Orban: Ja, klar. Mittlerweile bin ich in einem Alter, in dem ich so denke. Wenn man jemanden anderen hilft, dann wird einem irgendwann selbst auch geholfen.
Zurück zum Thema Literatur: Lesen Sie auch Romane?
Orban: Manchmal. Mein Lieblingsbuch ist "Der Alchimist" von Paulo Coelho. Das hat mich inspiriert, große Träume zu haben und alles für ihre Erfüllung zu tun.
Kennen Sie Mitspieler mit ähnlichen Interessen - oder werden Sie in der Mannschaft als der Intellektuelle gesehen?
Orban: Nein, so hat mir das noch niemand gesagt. Jeder Fußballer nutzt seine Freizeit anders. Manche zocken lieber an der Playstation Fortnite oder FIFA und das ist auch völlig okay. Jeder soll machen, was er will. Mit dem Alter kommen denke ich ein paar andere Interessen hinzu.
Sie beschäftigen sich in Ihrer Freizeit auch intensiv mit dem Thema Geldanlage. Wann und warum haben Sie damit angefangen?
Orban: Wir Fußballer verdienen sehr gutes Geld - aber das gilt nur für eine begrenzte Zeit. Um nach dem Karriereende immer noch ein abgesichertes Leben führen und seine Familie versorgen zu können, muss man sich frühzeitig überlegen, was man mit seinem Einkommen anstellt. Meiner Meinung nach sollte sich jeder Fußballer aktiv mit dem Thema Geldanlage beschäftigen. Ich tue das seit einigen Jahren und setze auf Aktien und Immobilien, vermeide aber die ganz großen Risiken. Grundsätzlich bin ich eher der sparsame Typ und mache mir nicht so viel aus Statussymbolen.
Ist Ihnen trotzdem schon mal eine grobe Fehlinvestition unterlaufen?
Orban: Natürlich, Lehrgeld gehört dazu!
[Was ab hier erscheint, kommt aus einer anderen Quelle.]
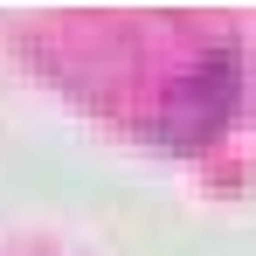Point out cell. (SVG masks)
<instances>
[]
</instances>
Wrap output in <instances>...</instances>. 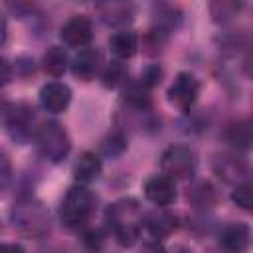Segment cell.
Here are the masks:
<instances>
[{
    "label": "cell",
    "instance_id": "cell-1",
    "mask_svg": "<svg viewBox=\"0 0 253 253\" xmlns=\"http://www.w3.org/2000/svg\"><path fill=\"white\" fill-rule=\"evenodd\" d=\"M105 225L121 247H132L138 241L144 225V213L140 210V204L134 198L117 200L105 211Z\"/></svg>",
    "mask_w": 253,
    "mask_h": 253
},
{
    "label": "cell",
    "instance_id": "cell-2",
    "mask_svg": "<svg viewBox=\"0 0 253 253\" xmlns=\"http://www.w3.org/2000/svg\"><path fill=\"white\" fill-rule=\"evenodd\" d=\"M8 217L12 227L28 239H40L47 235L51 229L49 210L43 206L42 200H38L32 194H20L12 204Z\"/></svg>",
    "mask_w": 253,
    "mask_h": 253
},
{
    "label": "cell",
    "instance_id": "cell-3",
    "mask_svg": "<svg viewBox=\"0 0 253 253\" xmlns=\"http://www.w3.org/2000/svg\"><path fill=\"white\" fill-rule=\"evenodd\" d=\"M97 210V196L83 184H73L67 188L59 204V221L67 229H81L87 225Z\"/></svg>",
    "mask_w": 253,
    "mask_h": 253
},
{
    "label": "cell",
    "instance_id": "cell-4",
    "mask_svg": "<svg viewBox=\"0 0 253 253\" xmlns=\"http://www.w3.org/2000/svg\"><path fill=\"white\" fill-rule=\"evenodd\" d=\"M34 146L42 158L57 164L67 158L71 150V140L67 130L57 121H43L40 126H36Z\"/></svg>",
    "mask_w": 253,
    "mask_h": 253
},
{
    "label": "cell",
    "instance_id": "cell-5",
    "mask_svg": "<svg viewBox=\"0 0 253 253\" xmlns=\"http://www.w3.org/2000/svg\"><path fill=\"white\" fill-rule=\"evenodd\" d=\"M34 121H36V113L34 107L26 101H12V103H4L2 107V123L4 128L8 132V136L14 142H28L34 136Z\"/></svg>",
    "mask_w": 253,
    "mask_h": 253
},
{
    "label": "cell",
    "instance_id": "cell-6",
    "mask_svg": "<svg viewBox=\"0 0 253 253\" xmlns=\"http://www.w3.org/2000/svg\"><path fill=\"white\" fill-rule=\"evenodd\" d=\"M160 170L176 182L192 180L198 170L196 152L186 144H172L160 154Z\"/></svg>",
    "mask_w": 253,
    "mask_h": 253
},
{
    "label": "cell",
    "instance_id": "cell-7",
    "mask_svg": "<svg viewBox=\"0 0 253 253\" xmlns=\"http://www.w3.org/2000/svg\"><path fill=\"white\" fill-rule=\"evenodd\" d=\"M211 168H213V174L219 180H223L225 184H231V186L245 184L253 176L251 164L239 152H223V154H217L213 158Z\"/></svg>",
    "mask_w": 253,
    "mask_h": 253
},
{
    "label": "cell",
    "instance_id": "cell-8",
    "mask_svg": "<svg viewBox=\"0 0 253 253\" xmlns=\"http://www.w3.org/2000/svg\"><path fill=\"white\" fill-rule=\"evenodd\" d=\"M166 95H168V103L172 107H176L180 111H190L200 97V81L194 73L180 71L174 77V81L170 83Z\"/></svg>",
    "mask_w": 253,
    "mask_h": 253
},
{
    "label": "cell",
    "instance_id": "cell-9",
    "mask_svg": "<svg viewBox=\"0 0 253 253\" xmlns=\"http://www.w3.org/2000/svg\"><path fill=\"white\" fill-rule=\"evenodd\" d=\"M59 38L67 47H75V49L89 47L93 40V24L85 14H73L61 26Z\"/></svg>",
    "mask_w": 253,
    "mask_h": 253
},
{
    "label": "cell",
    "instance_id": "cell-10",
    "mask_svg": "<svg viewBox=\"0 0 253 253\" xmlns=\"http://www.w3.org/2000/svg\"><path fill=\"white\" fill-rule=\"evenodd\" d=\"M144 198L154 204L156 208H166L170 204L176 202L178 196V188H176V180L168 178L166 174H154L144 182Z\"/></svg>",
    "mask_w": 253,
    "mask_h": 253
},
{
    "label": "cell",
    "instance_id": "cell-11",
    "mask_svg": "<svg viewBox=\"0 0 253 253\" xmlns=\"http://www.w3.org/2000/svg\"><path fill=\"white\" fill-rule=\"evenodd\" d=\"M223 140L233 152H247L253 148V117H239L225 125Z\"/></svg>",
    "mask_w": 253,
    "mask_h": 253
},
{
    "label": "cell",
    "instance_id": "cell-12",
    "mask_svg": "<svg viewBox=\"0 0 253 253\" xmlns=\"http://www.w3.org/2000/svg\"><path fill=\"white\" fill-rule=\"evenodd\" d=\"M71 103V89L61 81H47L40 89V105L51 115L65 113Z\"/></svg>",
    "mask_w": 253,
    "mask_h": 253
},
{
    "label": "cell",
    "instance_id": "cell-13",
    "mask_svg": "<svg viewBox=\"0 0 253 253\" xmlns=\"http://www.w3.org/2000/svg\"><path fill=\"white\" fill-rule=\"evenodd\" d=\"M71 73L73 77L81 79V81H89L93 79L97 73H101L103 69V57H101V51L97 47H83L79 49L73 59H71Z\"/></svg>",
    "mask_w": 253,
    "mask_h": 253
},
{
    "label": "cell",
    "instance_id": "cell-14",
    "mask_svg": "<svg viewBox=\"0 0 253 253\" xmlns=\"http://www.w3.org/2000/svg\"><path fill=\"white\" fill-rule=\"evenodd\" d=\"M217 241H219L221 249L227 253H243V251H247V247L251 243V231L245 223L233 221L219 229Z\"/></svg>",
    "mask_w": 253,
    "mask_h": 253
},
{
    "label": "cell",
    "instance_id": "cell-15",
    "mask_svg": "<svg viewBox=\"0 0 253 253\" xmlns=\"http://www.w3.org/2000/svg\"><path fill=\"white\" fill-rule=\"evenodd\" d=\"M97 12L103 24L119 30H126L134 18V6L128 2H103L97 6Z\"/></svg>",
    "mask_w": 253,
    "mask_h": 253
},
{
    "label": "cell",
    "instance_id": "cell-16",
    "mask_svg": "<svg viewBox=\"0 0 253 253\" xmlns=\"http://www.w3.org/2000/svg\"><path fill=\"white\" fill-rule=\"evenodd\" d=\"M146 85H142L140 81L134 83H126V87H123V95H121V103L125 109L132 111V113H148L152 107V97Z\"/></svg>",
    "mask_w": 253,
    "mask_h": 253
},
{
    "label": "cell",
    "instance_id": "cell-17",
    "mask_svg": "<svg viewBox=\"0 0 253 253\" xmlns=\"http://www.w3.org/2000/svg\"><path fill=\"white\" fill-rule=\"evenodd\" d=\"M182 24V10L174 4H154L152 8V26L166 36H172Z\"/></svg>",
    "mask_w": 253,
    "mask_h": 253
},
{
    "label": "cell",
    "instance_id": "cell-18",
    "mask_svg": "<svg viewBox=\"0 0 253 253\" xmlns=\"http://www.w3.org/2000/svg\"><path fill=\"white\" fill-rule=\"evenodd\" d=\"M101 170H103L101 156L87 150V152H81L79 158L75 160V164H73V178H75L77 184L89 186L91 182H95L101 176Z\"/></svg>",
    "mask_w": 253,
    "mask_h": 253
},
{
    "label": "cell",
    "instance_id": "cell-19",
    "mask_svg": "<svg viewBox=\"0 0 253 253\" xmlns=\"http://www.w3.org/2000/svg\"><path fill=\"white\" fill-rule=\"evenodd\" d=\"M109 49L115 55V59L126 61L138 49V36L132 30H117L109 38Z\"/></svg>",
    "mask_w": 253,
    "mask_h": 253
},
{
    "label": "cell",
    "instance_id": "cell-20",
    "mask_svg": "<svg viewBox=\"0 0 253 253\" xmlns=\"http://www.w3.org/2000/svg\"><path fill=\"white\" fill-rule=\"evenodd\" d=\"M176 227V219L174 215L166 213V211H150L144 215V225L142 231H146L150 235L152 241H160L166 235H170V231Z\"/></svg>",
    "mask_w": 253,
    "mask_h": 253
},
{
    "label": "cell",
    "instance_id": "cell-21",
    "mask_svg": "<svg viewBox=\"0 0 253 253\" xmlns=\"http://www.w3.org/2000/svg\"><path fill=\"white\" fill-rule=\"evenodd\" d=\"M245 4L237 2V0H215L210 4V16L215 24L219 26H227L233 20L239 18V14L243 12Z\"/></svg>",
    "mask_w": 253,
    "mask_h": 253
},
{
    "label": "cell",
    "instance_id": "cell-22",
    "mask_svg": "<svg viewBox=\"0 0 253 253\" xmlns=\"http://www.w3.org/2000/svg\"><path fill=\"white\" fill-rule=\"evenodd\" d=\"M69 65H71L69 55H67V51H65L61 45H51V47L43 53V57H42V67H43V71H45L49 77H55V79L61 77Z\"/></svg>",
    "mask_w": 253,
    "mask_h": 253
},
{
    "label": "cell",
    "instance_id": "cell-23",
    "mask_svg": "<svg viewBox=\"0 0 253 253\" xmlns=\"http://www.w3.org/2000/svg\"><path fill=\"white\" fill-rule=\"evenodd\" d=\"M126 79H128V69H126V63L121 59H113L101 69V83L105 89L126 87Z\"/></svg>",
    "mask_w": 253,
    "mask_h": 253
},
{
    "label": "cell",
    "instance_id": "cell-24",
    "mask_svg": "<svg viewBox=\"0 0 253 253\" xmlns=\"http://www.w3.org/2000/svg\"><path fill=\"white\" fill-rule=\"evenodd\" d=\"M188 202L196 210H211L217 204V192L211 182L202 180L188 192Z\"/></svg>",
    "mask_w": 253,
    "mask_h": 253
},
{
    "label": "cell",
    "instance_id": "cell-25",
    "mask_svg": "<svg viewBox=\"0 0 253 253\" xmlns=\"http://www.w3.org/2000/svg\"><path fill=\"white\" fill-rule=\"evenodd\" d=\"M101 154L107 156V158H115V156H121L125 150H126V136L123 130H113L109 132L103 140H101Z\"/></svg>",
    "mask_w": 253,
    "mask_h": 253
},
{
    "label": "cell",
    "instance_id": "cell-26",
    "mask_svg": "<svg viewBox=\"0 0 253 253\" xmlns=\"http://www.w3.org/2000/svg\"><path fill=\"white\" fill-rule=\"evenodd\" d=\"M168 38H170V36L162 34L160 30L148 28V32H146L144 38H142V49H144V53H148V55H158V53L164 49V45L168 43Z\"/></svg>",
    "mask_w": 253,
    "mask_h": 253
},
{
    "label": "cell",
    "instance_id": "cell-27",
    "mask_svg": "<svg viewBox=\"0 0 253 253\" xmlns=\"http://www.w3.org/2000/svg\"><path fill=\"white\" fill-rule=\"evenodd\" d=\"M231 202L239 210L253 213V182H245V184L235 186L231 190Z\"/></svg>",
    "mask_w": 253,
    "mask_h": 253
},
{
    "label": "cell",
    "instance_id": "cell-28",
    "mask_svg": "<svg viewBox=\"0 0 253 253\" xmlns=\"http://www.w3.org/2000/svg\"><path fill=\"white\" fill-rule=\"evenodd\" d=\"M160 79H162V67H160L158 63H152V65L144 67V71H142L140 77H138V81H140L142 85H146L148 89H152L154 85H158Z\"/></svg>",
    "mask_w": 253,
    "mask_h": 253
},
{
    "label": "cell",
    "instance_id": "cell-29",
    "mask_svg": "<svg viewBox=\"0 0 253 253\" xmlns=\"http://www.w3.org/2000/svg\"><path fill=\"white\" fill-rule=\"evenodd\" d=\"M101 243H103V233L99 229H87L83 233V245L89 253H95L101 249Z\"/></svg>",
    "mask_w": 253,
    "mask_h": 253
},
{
    "label": "cell",
    "instance_id": "cell-30",
    "mask_svg": "<svg viewBox=\"0 0 253 253\" xmlns=\"http://www.w3.org/2000/svg\"><path fill=\"white\" fill-rule=\"evenodd\" d=\"M0 164H2V170H0L2 190H8V184H10V180H12V166H10V160H8L6 152H2V156H0Z\"/></svg>",
    "mask_w": 253,
    "mask_h": 253
},
{
    "label": "cell",
    "instance_id": "cell-31",
    "mask_svg": "<svg viewBox=\"0 0 253 253\" xmlns=\"http://www.w3.org/2000/svg\"><path fill=\"white\" fill-rule=\"evenodd\" d=\"M241 69H243V73L249 77V79H253V43L245 49V55H243V63H241Z\"/></svg>",
    "mask_w": 253,
    "mask_h": 253
},
{
    "label": "cell",
    "instance_id": "cell-32",
    "mask_svg": "<svg viewBox=\"0 0 253 253\" xmlns=\"http://www.w3.org/2000/svg\"><path fill=\"white\" fill-rule=\"evenodd\" d=\"M16 71H20V75H30V73H34V59H30V57H18L16 59Z\"/></svg>",
    "mask_w": 253,
    "mask_h": 253
},
{
    "label": "cell",
    "instance_id": "cell-33",
    "mask_svg": "<svg viewBox=\"0 0 253 253\" xmlns=\"http://www.w3.org/2000/svg\"><path fill=\"white\" fill-rule=\"evenodd\" d=\"M0 253H26V249L20 243H4L0 247Z\"/></svg>",
    "mask_w": 253,
    "mask_h": 253
},
{
    "label": "cell",
    "instance_id": "cell-34",
    "mask_svg": "<svg viewBox=\"0 0 253 253\" xmlns=\"http://www.w3.org/2000/svg\"><path fill=\"white\" fill-rule=\"evenodd\" d=\"M12 79V71H10V61L6 57H2V85H6Z\"/></svg>",
    "mask_w": 253,
    "mask_h": 253
},
{
    "label": "cell",
    "instance_id": "cell-35",
    "mask_svg": "<svg viewBox=\"0 0 253 253\" xmlns=\"http://www.w3.org/2000/svg\"><path fill=\"white\" fill-rule=\"evenodd\" d=\"M148 253H164V249L160 247V241H150L148 243Z\"/></svg>",
    "mask_w": 253,
    "mask_h": 253
},
{
    "label": "cell",
    "instance_id": "cell-36",
    "mask_svg": "<svg viewBox=\"0 0 253 253\" xmlns=\"http://www.w3.org/2000/svg\"><path fill=\"white\" fill-rule=\"evenodd\" d=\"M172 253H194V251H192L190 247H184V245H176Z\"/></svg>",
    "mask_w": 253,
    "mask_h": 253
}]
</instances>
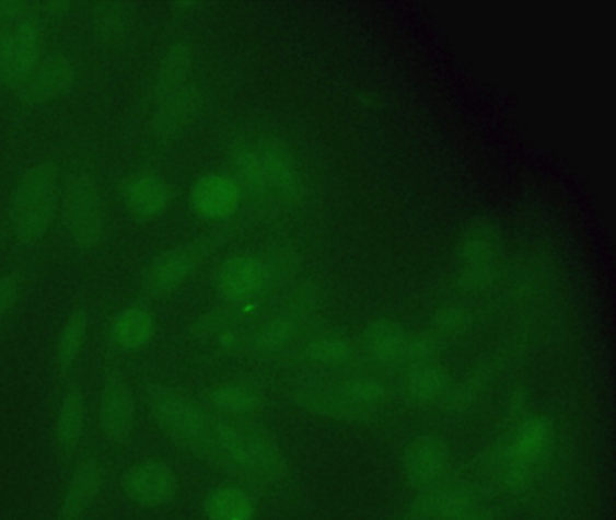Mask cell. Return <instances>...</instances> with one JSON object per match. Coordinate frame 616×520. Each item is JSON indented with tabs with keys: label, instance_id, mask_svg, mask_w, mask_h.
<instances>
[{
	"label": "cell",
	"instance_id": "obj_36",
	"mask_svg": "<svg viewBox=\"0 0 616 520\" xmlns=\"http://www.w3.org/2000/svg\"><path fill=\"white\" fill-rule=\"evenodd\" d=\"M37 15V4L35 2H22V0H0V26L2 24H13L24 19H32Z\"/></svg>",
	"mask_w": 616,
	"mask_h": 520
},
{
	"label": "cell",
	"instance_id": "obj_13",
	"mask_svg": "<svg viewBox=\"0 0 616 520\" xmlns=\"http://www.w3.org/2000/svg\"><path fill=\"white\" fill-rule=\"evenodd\" d=\"M121 489L136 505L160 508L176 497L179 479L168 464L149 459L125 470L121 475Z\"/></svg>",
	"mask_w": 616,
	"mask_h": 520
},
{
	"label": "cell",
	"instance_id": "obj_1",
	"mask_svg": "<svg viewBox=\"0 0 616 520\" xmlns=\"http://www.w3.org/2000/svg\"><path fill=\"white\" fill-rule=\"evenodd\" d=\"M232 165L239 180L259 196L284 207H295L304 199V175L284 145L270 138L243 141L233 150Z\"/></svg>",
	"mask_w": 616,
	"mask_h": 520
},
{
	"label": "cell",
	"instance_id": "obj_32",
	"mask_svg": "<svg viewBox=\"0 0 616 520\" xmlns=\"http://www.w3.org/2000/svg\"><path fill=\"white\" fill-rule=\"evenodd\" d=\"M89 316L83 310L73 311L66 320L57 340V366L60 372H68L73 369L78 361V356L82 353L85 336H88Z\"/></svg>",
	"mask_w": 616,
	"mask_h": 520
},
{
	"label": "cell",
	"instance_id": "obj_16",
	"mask_svg": "<svg viewBox=\"0 0 616 520\" xmlns=\"http://www.w3.org/2000/svg\"><path fill=\"white\" fill-rule=\"evenodd\" d=\"M188 199L197 216L207 221H221L235 213L243 199V188L232 175L213 172L194 183Z\"/></svg>",
	"mask_w": 616,
	"mask_h": 520
},
{
	"label": "cell",
	"instance_id": "obj_25",
	"mask_svg": "<svg viewBox=\"0 0 616 520\" xmlns=\"http://www.w3.org/2000/svg\"><path fill=\"white\" fill-rule=\"evenodd\" d=\"M208 408L226 417H244L259 413L263 396L248 383L226 382L212 386L205 396Z\"/></svg>",
	"mask_w": 616,
	"mask_h": 520
},
{
	"label": "cell",
	"instance_id": "obj_24",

Mein Investment in eine brasilianische Ölfirma war ein kompletter Reinfall. (lacht) Aber auch da nehme ich was mit: Man sollte so früh wie möglich so viele Fehler wie möglich machen, um daraus lernen und später bessere Entscheidungen treffen zu können.
Beschäftigt Sie das Thema Geldanalage in ähnlichem Maße wie Zukunfts-Entscheidungen im Fußball, beispielsweise Vertragsverlängerungen oder Klub-Wechsel?
Orban: Nein, das sind zwei komplett verschiedene Themenfelder. Aber generell versuche ich, sämtliche Entscheidungen möglichst schnell und mit möglichst wenig Energie langfristig zu lösen. Bei meinen bisherigen Verlängerungen war ich mir mit meinem Klub immer schnell einig. Letztmals vor ein paar Wochen mit Leipzig.